- Goal of the exercise -
Retype everything in the data from the line containing "Which object from" down to the line containing "(220,100) → (482,108) → (215,338)", both of those lines included, without changing anything.

- Dataset records -
________________

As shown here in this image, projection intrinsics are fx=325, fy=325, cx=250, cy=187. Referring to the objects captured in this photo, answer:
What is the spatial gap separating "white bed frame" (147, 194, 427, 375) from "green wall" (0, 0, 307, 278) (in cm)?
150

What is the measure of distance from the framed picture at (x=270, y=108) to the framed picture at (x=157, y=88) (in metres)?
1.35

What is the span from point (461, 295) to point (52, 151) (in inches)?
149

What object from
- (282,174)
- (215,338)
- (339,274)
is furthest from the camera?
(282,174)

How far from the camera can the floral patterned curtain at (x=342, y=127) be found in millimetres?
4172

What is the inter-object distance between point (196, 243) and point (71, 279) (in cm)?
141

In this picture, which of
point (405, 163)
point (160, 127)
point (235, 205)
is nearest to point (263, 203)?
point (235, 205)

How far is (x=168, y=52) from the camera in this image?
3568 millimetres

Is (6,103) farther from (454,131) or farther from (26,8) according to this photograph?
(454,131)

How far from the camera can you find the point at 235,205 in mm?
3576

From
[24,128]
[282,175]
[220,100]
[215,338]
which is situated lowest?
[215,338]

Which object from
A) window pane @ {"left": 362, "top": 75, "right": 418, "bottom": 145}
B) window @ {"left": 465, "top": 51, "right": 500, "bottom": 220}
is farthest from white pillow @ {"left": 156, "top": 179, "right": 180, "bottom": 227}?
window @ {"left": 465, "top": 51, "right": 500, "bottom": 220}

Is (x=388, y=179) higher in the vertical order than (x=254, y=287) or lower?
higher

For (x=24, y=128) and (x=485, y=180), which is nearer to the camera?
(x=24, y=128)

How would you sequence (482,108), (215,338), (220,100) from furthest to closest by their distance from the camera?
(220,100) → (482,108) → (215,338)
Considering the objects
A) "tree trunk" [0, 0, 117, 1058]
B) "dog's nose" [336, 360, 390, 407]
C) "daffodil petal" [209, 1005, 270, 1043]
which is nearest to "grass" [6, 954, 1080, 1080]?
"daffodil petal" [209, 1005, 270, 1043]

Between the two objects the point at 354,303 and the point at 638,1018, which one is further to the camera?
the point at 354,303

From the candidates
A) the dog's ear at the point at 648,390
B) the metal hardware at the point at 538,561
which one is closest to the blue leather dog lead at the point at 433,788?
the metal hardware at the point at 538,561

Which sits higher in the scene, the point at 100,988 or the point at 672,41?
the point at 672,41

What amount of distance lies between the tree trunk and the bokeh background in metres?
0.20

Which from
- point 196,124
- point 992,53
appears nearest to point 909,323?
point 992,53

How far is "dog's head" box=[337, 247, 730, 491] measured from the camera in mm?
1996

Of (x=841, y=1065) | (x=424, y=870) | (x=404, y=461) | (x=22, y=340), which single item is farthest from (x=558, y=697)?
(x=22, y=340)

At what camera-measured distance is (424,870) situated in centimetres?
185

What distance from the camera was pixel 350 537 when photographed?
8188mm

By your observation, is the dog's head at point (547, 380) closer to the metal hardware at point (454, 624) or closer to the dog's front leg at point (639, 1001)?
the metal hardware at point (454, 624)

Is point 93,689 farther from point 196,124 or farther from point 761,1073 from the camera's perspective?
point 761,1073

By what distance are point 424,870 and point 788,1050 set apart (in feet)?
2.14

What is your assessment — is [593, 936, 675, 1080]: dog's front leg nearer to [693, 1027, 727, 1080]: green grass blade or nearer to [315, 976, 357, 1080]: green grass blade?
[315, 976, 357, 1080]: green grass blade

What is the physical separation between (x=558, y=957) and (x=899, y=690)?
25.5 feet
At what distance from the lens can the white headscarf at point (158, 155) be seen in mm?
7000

________________

- Finished exercise -
Which object from
A) window pane @ {"left": 362, "top": 75, "right": 418, "bottom": 145}
B) window @ {"left": 465, "top": 51, "right": 500, "bottom": 220}
is farthest from white pillow @ {"left": 156, "top": 179, "right": 180, "bottom": 227}?
window @ {"left": 465, "top": 51, "right": 500, "bottom": 220}

Is (x=388, y=179) higher in the vertical order than (x=254, y=287) or lower?
higher

For (x=24, y=128) and (x=485, y=180), which is nearer to the camera?
(x=24, y=128)

How would you sequence (482,108), (215,338), (220,100) from furthest to closest by their distance from the camera?
(220,100) → (482,108) → (215,338)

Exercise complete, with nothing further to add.